THE PROBLEM: There is one span to output from the data below: the lines starting at the line with "guanjianci TPWallet, 交易记录, 买币, 加密货币" and ending at the line with "TPWallet买币的流程". Output it exactly, ends included, nothing more.

THE DATA:
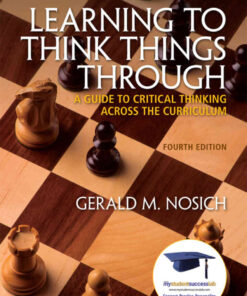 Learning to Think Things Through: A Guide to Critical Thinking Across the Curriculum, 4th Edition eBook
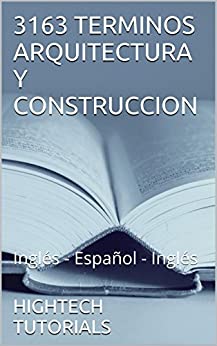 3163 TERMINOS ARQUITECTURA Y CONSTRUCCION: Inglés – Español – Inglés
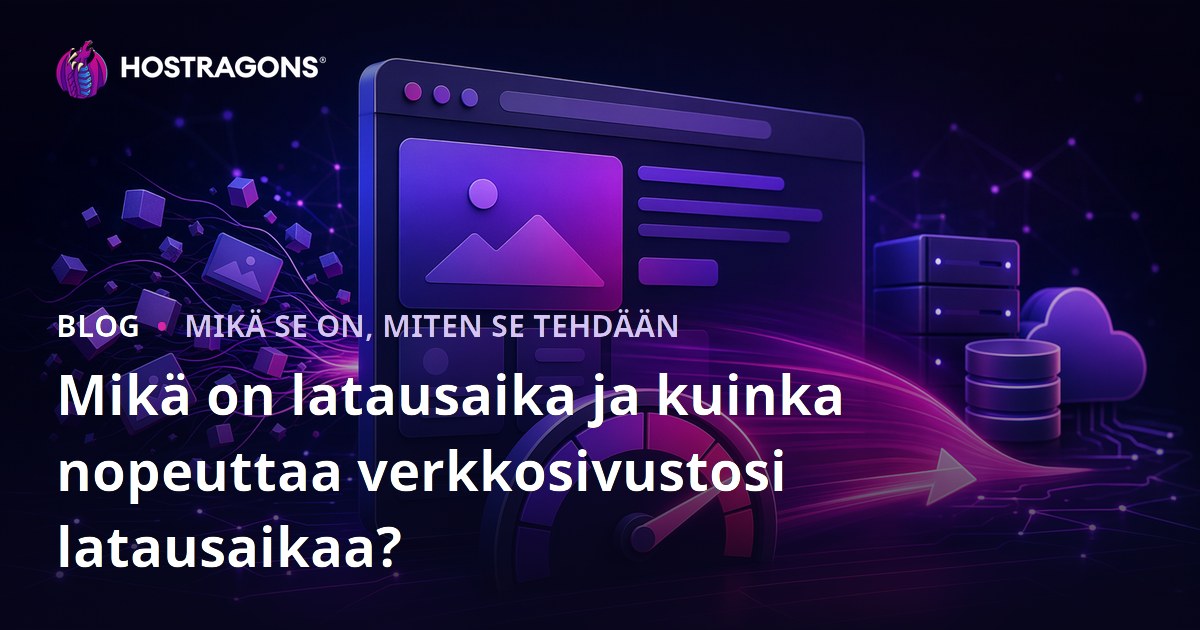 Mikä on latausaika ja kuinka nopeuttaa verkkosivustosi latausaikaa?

---

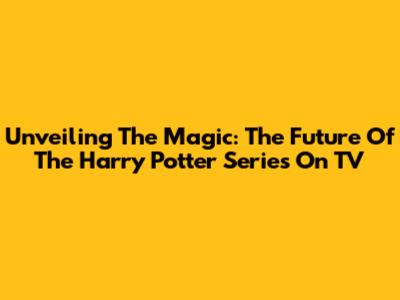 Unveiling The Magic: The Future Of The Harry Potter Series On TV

...

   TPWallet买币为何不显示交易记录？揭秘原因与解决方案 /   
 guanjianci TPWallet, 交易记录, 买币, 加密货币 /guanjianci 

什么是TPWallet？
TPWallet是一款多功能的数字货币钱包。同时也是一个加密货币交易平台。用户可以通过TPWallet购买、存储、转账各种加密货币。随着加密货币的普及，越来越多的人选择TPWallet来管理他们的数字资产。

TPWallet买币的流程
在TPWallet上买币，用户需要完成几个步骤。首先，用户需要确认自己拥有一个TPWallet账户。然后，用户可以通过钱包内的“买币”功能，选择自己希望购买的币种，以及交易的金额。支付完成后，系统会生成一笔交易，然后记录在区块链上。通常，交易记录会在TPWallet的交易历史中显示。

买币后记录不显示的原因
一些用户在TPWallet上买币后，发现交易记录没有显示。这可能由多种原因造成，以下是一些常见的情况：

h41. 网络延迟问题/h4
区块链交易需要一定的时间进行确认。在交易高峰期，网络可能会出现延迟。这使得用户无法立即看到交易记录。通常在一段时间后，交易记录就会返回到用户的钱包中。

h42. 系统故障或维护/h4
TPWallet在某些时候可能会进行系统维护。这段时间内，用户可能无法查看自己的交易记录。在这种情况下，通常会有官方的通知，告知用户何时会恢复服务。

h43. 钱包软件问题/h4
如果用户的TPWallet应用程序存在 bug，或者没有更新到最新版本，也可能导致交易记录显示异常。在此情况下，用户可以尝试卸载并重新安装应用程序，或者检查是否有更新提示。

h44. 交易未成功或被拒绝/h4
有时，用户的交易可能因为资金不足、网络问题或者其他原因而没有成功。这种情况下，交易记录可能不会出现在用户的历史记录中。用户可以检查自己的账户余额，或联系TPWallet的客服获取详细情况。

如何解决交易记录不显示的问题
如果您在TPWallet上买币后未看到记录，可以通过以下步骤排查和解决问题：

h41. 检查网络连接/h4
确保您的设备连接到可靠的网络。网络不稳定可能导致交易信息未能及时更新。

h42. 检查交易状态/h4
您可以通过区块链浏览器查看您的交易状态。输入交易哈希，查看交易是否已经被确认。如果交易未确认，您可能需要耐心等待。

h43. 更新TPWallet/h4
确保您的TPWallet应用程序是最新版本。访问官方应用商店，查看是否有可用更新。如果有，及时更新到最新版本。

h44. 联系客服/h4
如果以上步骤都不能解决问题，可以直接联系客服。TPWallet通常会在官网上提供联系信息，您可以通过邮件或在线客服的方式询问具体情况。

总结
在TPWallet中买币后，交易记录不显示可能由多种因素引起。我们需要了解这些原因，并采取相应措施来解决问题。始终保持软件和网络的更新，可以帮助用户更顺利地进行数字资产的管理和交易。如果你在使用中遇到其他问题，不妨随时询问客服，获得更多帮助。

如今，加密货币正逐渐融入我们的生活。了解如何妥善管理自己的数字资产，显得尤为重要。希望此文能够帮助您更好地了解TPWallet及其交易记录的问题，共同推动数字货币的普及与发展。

PROBLEM SOLUTION:
 guanjianci TPWallet, 交易记录, 买币, 加密货币 /guanjianci 

什么是TPWallet？
TPWallet是一款多功能的数字货币钱包。同时也是一个加密货币交易平台。用户可以通过TPWallet购买、存储、转账各种加密货币。随着加密货币的普及，越来越多的人选择TPWallet来管理他们的数字资产。

TPWallet买币的流程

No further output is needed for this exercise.